Sostanzialmente credo che Falcone avesse capito cos’è la mafia, non solo macchina di morte e guadagno, ma anche concentrazione e esasperazione di valori propri di una gente che ha trovato nell’indifferenza e nella famiglia una sorta di guscio protettivo contro le angherie degli stati e dei governi susseguitesi sull’isola.
Lo Stato possiede i mezzi per l’eliminazione di questo cancro, ma non può, non vuole farlo seriamente e definitivamente, tampona di tanto in tanto quando la situazione degenera, quando la situazione è troppo esasperata.
La mafia si evolve continuamente, mentre i metodi di lotta ristagnano, nonostante importanti arresti la mafia risulta imprendibile, ma è possibile sconfiggerla: i suoi membri sono uomini e non sono immortali.
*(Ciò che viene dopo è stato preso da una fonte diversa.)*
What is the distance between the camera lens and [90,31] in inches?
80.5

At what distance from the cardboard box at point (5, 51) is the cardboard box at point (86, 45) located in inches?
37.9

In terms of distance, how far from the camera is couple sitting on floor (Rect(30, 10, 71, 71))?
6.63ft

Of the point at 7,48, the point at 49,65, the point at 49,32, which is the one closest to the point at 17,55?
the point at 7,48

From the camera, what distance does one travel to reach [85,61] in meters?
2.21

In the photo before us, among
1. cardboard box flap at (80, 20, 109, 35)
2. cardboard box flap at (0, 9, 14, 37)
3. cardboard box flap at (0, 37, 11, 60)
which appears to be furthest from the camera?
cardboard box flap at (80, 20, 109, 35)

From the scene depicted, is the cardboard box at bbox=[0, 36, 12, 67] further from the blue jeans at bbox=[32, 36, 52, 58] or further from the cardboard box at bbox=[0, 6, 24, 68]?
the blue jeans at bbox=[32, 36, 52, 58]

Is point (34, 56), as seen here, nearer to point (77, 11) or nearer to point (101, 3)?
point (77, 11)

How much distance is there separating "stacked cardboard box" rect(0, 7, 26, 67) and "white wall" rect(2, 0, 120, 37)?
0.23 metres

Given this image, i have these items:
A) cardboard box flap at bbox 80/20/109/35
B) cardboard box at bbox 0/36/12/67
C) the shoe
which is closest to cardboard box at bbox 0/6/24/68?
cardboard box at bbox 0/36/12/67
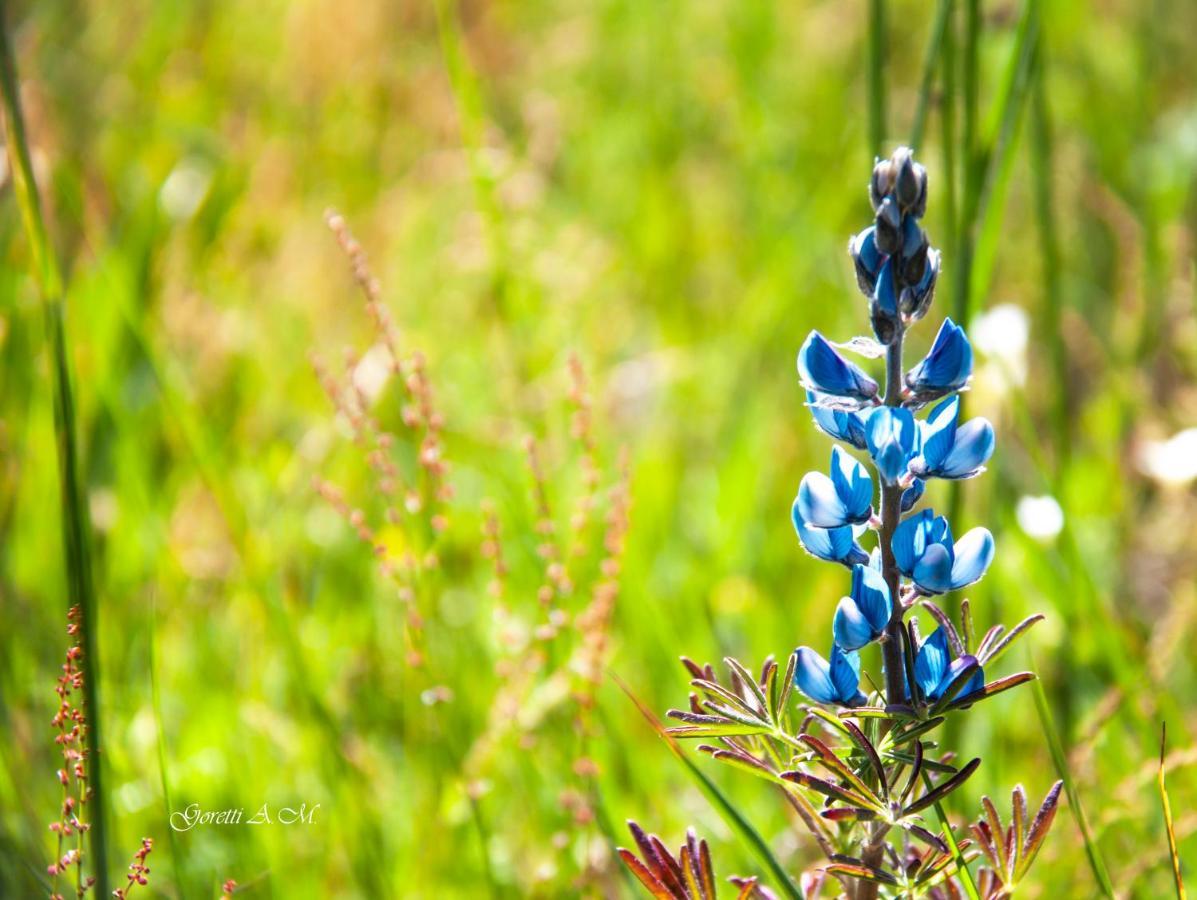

L’arresto di boss come Luciano Leggio, Totò Riina, Bernardo Provenzano evidenziano che è possibile sconfiggere, debellare la mafia solo se si è uniti, decisi a farlo, arrivando con lo Stato dove prima era assente, riprendendosi i territori persi, conquistando la fiducia della gente dove la fiducia nello Stato mancava.